Rio de Janeiro, Brasil, 23/4/2012 – Ex-ministros, legisladores e especialistas em meio ambiente do Brasil querem que o governo assuma um papel de maior protagonismo para evitar que a Conferência das Nações Unidas sobre Desenvolvimento Sustentável (Rio+20), que acontecerá em junho nesta cidade, marque um retrocesso em relação à cúpula anterior.

A Rio+20, assim chamada por referência à reunião anterior realizada em 1992 nesta mesma cidade, “é uma oportunidade para manter viva a chama do desenvolvimento sustentável e avançar nas negociações climáticas, e não deve ser esvaziada em uma agenda de desenvolvimento genérico e sem nenhum foco”, afirma o documento divulgado pelo grupo.

“Há um elevado risco de que esta cúpula não seja apenas irrelevante, mas que configure um retrocesso dos avanços alcançados na Rio-92”, acrescenta o texto Rio mais ou menos 20?, apresentado no dia 18 em São Paulo durante um encontro promovido pelo Centro de Estudos de Integração e Desenvolvimento.
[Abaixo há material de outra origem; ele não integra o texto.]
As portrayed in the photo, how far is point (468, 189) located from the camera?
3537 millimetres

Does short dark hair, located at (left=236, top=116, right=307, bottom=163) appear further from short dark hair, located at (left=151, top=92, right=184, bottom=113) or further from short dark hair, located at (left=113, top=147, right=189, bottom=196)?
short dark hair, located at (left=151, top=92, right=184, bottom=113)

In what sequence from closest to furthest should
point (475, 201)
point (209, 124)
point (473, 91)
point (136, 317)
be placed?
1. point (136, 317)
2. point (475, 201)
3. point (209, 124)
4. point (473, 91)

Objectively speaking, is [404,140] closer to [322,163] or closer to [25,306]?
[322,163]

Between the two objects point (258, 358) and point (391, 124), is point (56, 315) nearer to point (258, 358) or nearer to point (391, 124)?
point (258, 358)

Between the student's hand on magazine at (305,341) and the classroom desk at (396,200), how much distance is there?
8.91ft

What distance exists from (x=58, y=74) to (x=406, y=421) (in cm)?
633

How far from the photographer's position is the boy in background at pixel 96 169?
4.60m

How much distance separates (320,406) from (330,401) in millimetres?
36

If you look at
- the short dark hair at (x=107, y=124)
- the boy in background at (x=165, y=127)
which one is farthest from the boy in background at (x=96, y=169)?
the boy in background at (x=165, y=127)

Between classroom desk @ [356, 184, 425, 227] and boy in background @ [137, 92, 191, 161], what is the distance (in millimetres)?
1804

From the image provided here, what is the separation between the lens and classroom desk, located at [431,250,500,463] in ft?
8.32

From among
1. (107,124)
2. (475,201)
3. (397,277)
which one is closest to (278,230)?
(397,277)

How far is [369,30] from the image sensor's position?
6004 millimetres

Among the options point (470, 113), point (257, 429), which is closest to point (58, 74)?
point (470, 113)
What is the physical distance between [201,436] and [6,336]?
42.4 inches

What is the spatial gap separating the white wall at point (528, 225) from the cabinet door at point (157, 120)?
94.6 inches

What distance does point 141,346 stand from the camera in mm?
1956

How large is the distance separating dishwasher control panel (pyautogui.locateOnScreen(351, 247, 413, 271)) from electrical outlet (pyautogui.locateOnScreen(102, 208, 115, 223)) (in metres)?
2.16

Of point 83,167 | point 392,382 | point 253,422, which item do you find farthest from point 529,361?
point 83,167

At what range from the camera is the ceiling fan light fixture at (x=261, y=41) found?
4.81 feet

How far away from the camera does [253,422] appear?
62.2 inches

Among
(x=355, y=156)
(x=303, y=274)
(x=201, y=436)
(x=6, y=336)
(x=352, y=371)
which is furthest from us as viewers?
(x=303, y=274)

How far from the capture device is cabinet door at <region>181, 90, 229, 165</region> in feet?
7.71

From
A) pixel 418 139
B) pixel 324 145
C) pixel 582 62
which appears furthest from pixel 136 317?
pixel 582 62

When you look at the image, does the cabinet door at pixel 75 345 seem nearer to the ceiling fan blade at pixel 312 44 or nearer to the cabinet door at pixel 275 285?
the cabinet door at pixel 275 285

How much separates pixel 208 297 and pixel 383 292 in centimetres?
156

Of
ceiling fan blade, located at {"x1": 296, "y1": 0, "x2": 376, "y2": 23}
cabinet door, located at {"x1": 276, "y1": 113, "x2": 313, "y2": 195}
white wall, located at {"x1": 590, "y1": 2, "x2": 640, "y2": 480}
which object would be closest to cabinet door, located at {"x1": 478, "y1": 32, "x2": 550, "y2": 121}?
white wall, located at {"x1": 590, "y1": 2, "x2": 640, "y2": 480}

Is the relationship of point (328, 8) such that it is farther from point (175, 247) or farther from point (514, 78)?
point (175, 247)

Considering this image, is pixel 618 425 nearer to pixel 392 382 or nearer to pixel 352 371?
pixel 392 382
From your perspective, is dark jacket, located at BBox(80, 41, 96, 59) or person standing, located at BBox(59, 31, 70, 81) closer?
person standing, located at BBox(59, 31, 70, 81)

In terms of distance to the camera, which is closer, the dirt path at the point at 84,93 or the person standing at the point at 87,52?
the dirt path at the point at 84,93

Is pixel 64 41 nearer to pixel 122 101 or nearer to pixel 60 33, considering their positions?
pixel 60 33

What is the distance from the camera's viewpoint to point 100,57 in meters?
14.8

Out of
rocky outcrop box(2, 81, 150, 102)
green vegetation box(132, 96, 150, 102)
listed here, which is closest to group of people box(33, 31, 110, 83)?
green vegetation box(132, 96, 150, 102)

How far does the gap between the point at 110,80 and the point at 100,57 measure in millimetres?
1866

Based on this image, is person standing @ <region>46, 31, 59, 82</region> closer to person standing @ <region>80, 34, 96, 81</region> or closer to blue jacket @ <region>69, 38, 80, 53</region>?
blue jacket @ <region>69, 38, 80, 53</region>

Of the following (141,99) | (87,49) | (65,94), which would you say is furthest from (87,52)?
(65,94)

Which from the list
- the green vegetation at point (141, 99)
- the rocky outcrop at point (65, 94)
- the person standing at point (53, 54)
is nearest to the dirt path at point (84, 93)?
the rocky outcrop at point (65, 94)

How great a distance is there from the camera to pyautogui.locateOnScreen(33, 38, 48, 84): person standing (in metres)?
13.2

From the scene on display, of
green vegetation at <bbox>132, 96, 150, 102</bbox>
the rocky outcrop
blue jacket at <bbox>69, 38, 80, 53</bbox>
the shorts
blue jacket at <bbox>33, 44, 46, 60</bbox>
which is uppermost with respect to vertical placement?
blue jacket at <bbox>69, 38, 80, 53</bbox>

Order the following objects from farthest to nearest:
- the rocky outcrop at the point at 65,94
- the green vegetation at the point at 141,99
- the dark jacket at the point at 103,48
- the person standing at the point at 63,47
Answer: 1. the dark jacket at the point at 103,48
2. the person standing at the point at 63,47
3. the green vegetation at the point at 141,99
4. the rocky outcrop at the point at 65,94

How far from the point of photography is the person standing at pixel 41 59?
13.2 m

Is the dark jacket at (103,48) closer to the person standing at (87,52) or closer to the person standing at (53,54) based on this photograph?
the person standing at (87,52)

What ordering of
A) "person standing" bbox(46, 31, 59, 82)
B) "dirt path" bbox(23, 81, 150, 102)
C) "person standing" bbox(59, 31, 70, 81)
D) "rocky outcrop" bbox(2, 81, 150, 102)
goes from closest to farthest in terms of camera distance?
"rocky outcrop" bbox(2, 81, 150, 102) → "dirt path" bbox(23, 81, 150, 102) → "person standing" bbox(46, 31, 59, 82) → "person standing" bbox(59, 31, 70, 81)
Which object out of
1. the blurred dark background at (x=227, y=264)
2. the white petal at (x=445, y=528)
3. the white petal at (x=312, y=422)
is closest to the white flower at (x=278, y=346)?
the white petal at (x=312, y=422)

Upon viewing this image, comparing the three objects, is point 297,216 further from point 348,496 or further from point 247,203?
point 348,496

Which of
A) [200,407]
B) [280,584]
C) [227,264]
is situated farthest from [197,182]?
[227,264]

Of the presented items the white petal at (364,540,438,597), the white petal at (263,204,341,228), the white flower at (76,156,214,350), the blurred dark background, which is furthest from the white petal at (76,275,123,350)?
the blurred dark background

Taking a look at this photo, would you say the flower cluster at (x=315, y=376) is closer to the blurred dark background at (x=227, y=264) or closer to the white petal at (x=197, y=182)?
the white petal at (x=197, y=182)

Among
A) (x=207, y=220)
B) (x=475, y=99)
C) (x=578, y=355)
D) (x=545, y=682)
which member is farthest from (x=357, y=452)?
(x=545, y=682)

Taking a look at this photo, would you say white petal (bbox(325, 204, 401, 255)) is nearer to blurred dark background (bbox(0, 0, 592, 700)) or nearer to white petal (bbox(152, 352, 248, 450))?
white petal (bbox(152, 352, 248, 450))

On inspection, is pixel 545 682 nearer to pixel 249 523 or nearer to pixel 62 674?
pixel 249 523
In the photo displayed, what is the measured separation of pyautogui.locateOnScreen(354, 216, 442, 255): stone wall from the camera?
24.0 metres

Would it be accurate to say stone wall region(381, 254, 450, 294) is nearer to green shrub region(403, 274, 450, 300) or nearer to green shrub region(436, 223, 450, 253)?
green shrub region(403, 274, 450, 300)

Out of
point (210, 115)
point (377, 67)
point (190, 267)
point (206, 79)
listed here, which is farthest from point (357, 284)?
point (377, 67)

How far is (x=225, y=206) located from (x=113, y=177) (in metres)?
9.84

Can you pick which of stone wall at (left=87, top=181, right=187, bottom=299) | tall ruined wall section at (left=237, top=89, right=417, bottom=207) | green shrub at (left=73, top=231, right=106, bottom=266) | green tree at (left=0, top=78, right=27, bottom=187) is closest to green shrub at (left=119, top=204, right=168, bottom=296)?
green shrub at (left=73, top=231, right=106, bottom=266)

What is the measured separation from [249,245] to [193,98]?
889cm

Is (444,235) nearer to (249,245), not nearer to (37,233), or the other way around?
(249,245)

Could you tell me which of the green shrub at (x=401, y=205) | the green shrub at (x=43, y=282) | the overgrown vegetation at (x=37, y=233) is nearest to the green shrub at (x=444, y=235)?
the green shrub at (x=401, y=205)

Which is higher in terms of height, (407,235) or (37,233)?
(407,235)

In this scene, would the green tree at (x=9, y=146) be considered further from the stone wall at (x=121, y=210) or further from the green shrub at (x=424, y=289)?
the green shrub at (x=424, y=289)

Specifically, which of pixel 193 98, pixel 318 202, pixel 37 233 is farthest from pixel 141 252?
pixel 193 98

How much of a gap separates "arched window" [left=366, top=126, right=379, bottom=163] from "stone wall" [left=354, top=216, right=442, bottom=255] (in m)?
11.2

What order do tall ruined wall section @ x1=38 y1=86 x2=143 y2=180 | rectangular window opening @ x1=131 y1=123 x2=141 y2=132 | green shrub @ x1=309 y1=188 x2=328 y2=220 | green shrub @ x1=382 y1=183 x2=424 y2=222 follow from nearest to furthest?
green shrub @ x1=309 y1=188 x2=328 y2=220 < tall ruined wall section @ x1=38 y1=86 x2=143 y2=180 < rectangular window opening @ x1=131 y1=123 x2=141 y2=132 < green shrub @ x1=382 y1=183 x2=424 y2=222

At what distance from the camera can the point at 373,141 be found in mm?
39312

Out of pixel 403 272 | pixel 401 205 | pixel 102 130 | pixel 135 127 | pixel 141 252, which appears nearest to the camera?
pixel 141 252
“O grande desafio para que a Rio+20 não se converta em ‘menos 20’ é a implantação de medidas ambientais, considerando a gravidade da situação do planeta”, declarou à IPS o consultor ambiental Fábio Feldmann, ex-deputado federal e ex-secretário de Meio Ambiente do Estado de São Paulo. Para isso é necessário incorporar os avanços da ciência para que “haja futuro para a humanidade”, acrescentou.

Segundo os responsáveis pelo documento, encabeçados por Rubens Ricupero, que na década de 1990 foi ministro do Meio Ambiente e da Fazenda, “os modelos atuais de produção e consumo desafiam os limites naturais do planeta”. E acrescentam que “não se deve aceitar passivamente que este problema e suas implicações para as estratégias de desenvolvimento econômico e social sejam escamoteados da agenda de uma reunião cujo próprio nome indica que seu objetivo é o desenvolvimento sustentável”.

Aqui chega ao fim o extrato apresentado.